An ASPE White Paper in Partnership with the Administration for Children and Families (ACF)
Ensuring children are in safe environments that promote health and development is a top priority of families, state and local regulators, the federal government, and national professional organizations that accredit early care and education programs (ECE). This white paper examines monitoring across ECE settings and considers lessons learned from analogous sectors of child welfare and health. This work synthesizes information we gathered through a review of the literature, state policy scan, and key informant discussions with state administrators, expert researchers on health and safety policy, and federal officials.
Although professional organizations in partnership with federal agencies developed national guidelines for health and safety, there is wide variation in state and local regulations around the minimum health and safety requirements for children in care. Areas of regulatory variation include:
- Thresholds for the number of children in licensed care at ECE facilities located in family child care homes (FCCs);
- The comprehensiveness of background checks for ECE provider staff and individuals residing at family child care homes; and
- The frequency of monitoring visits.
This paper examines existing practices in a range of ECE programs (Head Start, Child Care, Child and Adult Food Care Program) and discusses how they are evolving in ways that create opportunities for better alignment.

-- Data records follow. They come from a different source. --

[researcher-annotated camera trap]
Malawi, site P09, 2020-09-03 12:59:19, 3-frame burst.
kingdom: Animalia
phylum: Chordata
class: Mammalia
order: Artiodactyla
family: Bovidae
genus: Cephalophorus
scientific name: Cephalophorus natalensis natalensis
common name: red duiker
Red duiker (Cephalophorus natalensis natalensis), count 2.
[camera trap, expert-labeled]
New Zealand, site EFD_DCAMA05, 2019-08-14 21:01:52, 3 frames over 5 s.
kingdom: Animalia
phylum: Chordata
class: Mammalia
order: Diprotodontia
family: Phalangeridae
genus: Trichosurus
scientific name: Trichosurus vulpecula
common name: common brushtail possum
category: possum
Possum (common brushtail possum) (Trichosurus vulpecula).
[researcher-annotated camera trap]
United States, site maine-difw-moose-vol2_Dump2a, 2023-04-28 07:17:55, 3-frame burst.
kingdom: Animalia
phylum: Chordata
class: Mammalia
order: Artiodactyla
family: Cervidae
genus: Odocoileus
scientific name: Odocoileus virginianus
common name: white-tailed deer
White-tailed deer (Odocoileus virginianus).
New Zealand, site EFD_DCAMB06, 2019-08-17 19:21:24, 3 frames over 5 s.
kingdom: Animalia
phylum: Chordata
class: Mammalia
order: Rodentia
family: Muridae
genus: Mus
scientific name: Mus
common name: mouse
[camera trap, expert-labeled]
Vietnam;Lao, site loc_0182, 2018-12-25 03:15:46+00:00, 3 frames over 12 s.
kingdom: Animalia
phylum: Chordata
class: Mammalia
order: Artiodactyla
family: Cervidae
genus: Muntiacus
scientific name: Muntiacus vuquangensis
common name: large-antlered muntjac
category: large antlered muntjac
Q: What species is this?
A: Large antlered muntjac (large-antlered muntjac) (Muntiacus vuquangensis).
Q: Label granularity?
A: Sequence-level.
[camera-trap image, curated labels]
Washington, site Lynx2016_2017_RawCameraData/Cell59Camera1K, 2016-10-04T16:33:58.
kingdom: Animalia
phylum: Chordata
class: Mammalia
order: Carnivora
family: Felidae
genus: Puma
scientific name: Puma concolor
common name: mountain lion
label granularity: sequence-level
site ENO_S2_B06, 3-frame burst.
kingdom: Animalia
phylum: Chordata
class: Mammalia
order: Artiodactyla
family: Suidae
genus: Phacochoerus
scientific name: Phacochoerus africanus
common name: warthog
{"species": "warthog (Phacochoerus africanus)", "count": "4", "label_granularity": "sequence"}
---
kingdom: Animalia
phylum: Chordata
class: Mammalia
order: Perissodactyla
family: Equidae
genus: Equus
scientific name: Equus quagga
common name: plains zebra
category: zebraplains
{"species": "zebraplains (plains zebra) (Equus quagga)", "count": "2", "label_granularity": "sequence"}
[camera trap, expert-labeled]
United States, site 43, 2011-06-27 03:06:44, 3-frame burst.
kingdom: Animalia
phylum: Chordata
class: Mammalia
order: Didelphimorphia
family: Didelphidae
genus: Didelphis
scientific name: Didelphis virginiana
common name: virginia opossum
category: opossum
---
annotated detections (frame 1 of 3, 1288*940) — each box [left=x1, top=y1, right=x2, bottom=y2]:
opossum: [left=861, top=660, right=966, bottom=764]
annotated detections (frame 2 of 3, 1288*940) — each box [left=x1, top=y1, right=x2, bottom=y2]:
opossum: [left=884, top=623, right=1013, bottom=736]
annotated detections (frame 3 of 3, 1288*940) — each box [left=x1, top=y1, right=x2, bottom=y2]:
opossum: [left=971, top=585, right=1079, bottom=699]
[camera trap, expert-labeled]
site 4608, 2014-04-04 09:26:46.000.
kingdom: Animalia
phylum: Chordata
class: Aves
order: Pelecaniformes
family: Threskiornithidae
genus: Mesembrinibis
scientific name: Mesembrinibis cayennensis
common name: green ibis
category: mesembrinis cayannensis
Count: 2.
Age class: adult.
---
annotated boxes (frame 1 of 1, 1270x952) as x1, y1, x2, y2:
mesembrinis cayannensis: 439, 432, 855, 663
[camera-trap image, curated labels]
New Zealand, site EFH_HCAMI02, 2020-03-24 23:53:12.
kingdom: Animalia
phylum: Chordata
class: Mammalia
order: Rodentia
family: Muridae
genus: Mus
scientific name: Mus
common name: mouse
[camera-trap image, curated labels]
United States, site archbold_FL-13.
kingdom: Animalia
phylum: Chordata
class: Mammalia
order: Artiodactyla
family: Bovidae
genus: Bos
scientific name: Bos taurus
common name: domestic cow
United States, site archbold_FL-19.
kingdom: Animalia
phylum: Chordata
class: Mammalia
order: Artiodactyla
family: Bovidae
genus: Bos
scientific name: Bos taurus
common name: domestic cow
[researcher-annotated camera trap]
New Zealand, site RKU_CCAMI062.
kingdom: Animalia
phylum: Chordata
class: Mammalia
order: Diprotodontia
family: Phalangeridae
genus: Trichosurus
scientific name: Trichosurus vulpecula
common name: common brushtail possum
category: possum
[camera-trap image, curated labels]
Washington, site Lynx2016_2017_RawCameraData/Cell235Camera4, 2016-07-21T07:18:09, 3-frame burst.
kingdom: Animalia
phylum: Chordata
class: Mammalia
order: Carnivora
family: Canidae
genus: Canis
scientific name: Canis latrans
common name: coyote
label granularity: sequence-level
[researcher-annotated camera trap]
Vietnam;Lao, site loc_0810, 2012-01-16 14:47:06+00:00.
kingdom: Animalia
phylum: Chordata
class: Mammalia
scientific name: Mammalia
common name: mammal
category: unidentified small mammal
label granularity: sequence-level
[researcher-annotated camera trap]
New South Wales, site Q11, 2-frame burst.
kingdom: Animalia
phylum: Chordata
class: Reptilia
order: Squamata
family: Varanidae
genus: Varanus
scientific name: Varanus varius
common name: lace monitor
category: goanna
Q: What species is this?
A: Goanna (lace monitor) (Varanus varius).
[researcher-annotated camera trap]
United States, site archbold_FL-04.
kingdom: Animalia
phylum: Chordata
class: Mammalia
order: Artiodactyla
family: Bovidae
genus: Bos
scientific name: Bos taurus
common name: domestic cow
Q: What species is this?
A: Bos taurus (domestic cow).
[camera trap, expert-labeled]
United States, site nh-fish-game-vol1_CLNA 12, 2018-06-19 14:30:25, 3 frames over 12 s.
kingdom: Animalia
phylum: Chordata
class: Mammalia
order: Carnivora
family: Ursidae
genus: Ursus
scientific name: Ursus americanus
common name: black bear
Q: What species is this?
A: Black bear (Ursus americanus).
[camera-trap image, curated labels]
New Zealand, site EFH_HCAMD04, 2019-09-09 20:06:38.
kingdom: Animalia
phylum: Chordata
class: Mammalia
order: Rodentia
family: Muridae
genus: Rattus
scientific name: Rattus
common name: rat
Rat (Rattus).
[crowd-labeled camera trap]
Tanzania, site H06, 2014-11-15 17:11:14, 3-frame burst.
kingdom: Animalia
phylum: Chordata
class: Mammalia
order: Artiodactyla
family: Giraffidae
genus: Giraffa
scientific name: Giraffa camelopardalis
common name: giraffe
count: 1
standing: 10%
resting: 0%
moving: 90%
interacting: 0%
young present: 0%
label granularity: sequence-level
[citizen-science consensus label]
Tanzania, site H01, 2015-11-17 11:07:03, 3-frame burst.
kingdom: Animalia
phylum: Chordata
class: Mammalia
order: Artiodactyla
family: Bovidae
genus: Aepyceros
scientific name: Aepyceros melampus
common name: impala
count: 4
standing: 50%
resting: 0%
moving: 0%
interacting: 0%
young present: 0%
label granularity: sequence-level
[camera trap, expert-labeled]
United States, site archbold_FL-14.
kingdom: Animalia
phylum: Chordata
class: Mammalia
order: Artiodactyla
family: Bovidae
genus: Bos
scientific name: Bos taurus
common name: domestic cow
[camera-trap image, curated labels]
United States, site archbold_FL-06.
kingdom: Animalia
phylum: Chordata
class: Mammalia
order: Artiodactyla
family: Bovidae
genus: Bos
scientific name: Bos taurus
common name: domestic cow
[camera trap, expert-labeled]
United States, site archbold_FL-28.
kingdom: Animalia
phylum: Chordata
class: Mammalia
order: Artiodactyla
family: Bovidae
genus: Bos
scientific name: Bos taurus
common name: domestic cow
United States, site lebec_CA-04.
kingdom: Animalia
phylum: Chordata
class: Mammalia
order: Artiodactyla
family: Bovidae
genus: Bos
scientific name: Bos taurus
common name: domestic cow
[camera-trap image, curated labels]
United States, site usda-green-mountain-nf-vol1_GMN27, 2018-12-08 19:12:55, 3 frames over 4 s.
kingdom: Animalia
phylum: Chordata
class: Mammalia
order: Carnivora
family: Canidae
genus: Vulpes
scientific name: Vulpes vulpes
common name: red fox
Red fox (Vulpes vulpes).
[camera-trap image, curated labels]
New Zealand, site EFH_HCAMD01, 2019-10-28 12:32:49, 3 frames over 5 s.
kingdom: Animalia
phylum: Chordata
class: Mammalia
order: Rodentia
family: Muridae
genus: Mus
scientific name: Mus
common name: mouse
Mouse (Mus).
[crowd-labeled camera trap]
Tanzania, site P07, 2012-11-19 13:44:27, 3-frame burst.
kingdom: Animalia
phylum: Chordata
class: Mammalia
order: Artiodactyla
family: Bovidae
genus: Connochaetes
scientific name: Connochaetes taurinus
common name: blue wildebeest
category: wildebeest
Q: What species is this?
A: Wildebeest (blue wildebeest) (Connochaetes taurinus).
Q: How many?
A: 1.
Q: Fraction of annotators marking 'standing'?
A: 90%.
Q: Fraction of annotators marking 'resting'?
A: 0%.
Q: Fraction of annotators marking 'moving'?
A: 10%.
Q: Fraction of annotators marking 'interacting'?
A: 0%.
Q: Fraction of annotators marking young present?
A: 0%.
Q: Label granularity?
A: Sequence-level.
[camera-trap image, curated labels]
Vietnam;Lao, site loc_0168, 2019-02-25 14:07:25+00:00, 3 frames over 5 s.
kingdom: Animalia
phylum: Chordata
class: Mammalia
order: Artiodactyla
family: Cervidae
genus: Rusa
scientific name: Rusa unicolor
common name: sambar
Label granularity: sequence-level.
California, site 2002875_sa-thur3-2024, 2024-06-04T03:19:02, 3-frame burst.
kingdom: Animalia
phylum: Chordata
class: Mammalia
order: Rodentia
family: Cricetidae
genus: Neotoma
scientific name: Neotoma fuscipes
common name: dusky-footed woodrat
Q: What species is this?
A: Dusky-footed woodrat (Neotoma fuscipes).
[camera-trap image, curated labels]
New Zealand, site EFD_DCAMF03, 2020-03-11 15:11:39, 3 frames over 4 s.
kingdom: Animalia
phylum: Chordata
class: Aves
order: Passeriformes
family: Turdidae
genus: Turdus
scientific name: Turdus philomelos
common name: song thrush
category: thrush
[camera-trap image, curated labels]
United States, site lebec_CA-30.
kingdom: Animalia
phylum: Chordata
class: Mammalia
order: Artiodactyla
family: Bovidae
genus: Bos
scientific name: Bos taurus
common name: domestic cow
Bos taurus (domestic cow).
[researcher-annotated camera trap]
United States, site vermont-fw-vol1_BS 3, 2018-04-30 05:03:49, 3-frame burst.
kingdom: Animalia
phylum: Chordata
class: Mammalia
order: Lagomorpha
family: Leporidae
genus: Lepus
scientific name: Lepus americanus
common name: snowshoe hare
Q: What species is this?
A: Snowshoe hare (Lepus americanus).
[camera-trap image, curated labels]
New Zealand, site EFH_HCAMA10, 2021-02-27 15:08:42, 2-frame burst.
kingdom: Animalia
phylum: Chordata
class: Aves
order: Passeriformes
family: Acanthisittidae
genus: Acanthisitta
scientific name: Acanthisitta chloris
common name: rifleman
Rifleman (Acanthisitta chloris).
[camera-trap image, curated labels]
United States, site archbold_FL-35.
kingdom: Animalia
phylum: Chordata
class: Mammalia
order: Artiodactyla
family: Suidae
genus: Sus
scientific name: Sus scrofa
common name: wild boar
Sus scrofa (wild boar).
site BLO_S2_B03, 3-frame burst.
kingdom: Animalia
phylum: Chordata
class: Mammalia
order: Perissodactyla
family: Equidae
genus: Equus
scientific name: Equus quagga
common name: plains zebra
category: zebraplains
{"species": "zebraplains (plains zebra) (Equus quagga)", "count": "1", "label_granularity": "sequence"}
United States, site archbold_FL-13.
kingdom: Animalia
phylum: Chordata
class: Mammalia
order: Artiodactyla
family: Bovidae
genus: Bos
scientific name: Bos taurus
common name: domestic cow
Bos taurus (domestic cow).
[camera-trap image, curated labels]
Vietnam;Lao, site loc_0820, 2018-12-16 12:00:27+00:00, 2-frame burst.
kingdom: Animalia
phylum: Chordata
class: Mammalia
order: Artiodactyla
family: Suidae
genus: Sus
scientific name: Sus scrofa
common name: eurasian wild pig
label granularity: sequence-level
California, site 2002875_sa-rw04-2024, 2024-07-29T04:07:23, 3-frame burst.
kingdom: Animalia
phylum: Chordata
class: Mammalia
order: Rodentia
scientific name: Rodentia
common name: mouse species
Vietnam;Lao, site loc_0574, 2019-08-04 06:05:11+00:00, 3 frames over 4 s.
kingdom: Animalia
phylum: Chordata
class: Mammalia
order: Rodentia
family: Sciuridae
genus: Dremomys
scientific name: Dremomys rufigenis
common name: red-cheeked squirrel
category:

We also offer promising practices from researchers and states that have previously implemented more stringent health and safety regulations for ECE providers.
Options for monitoring across ECE settings include:
- Monitoring policies and procedures could be aligned across funding streams, and grounded in a universal set of health, safety, and performance standards that are research-based and endorsed by professional organizations.
- After further validation by the research community, differential monitoring could be piloted and implemented to help states target technical assistance and monitoring resources to the ECE providers most at-risk for providing unsafe learning environments.
- Third party accreditation and credentialing by national organizations could be expanded. This strategy is widely used in analogous sectors.
- For ECE programs that are also federal grantees subject to monitoring, federal and state agencies could share any negative findings, or instances of non-compliance.
- Federal and state agencies could partner to increase understanding among the community of providers that the larger purpose of monitoring is to keep children, families, and staff safe.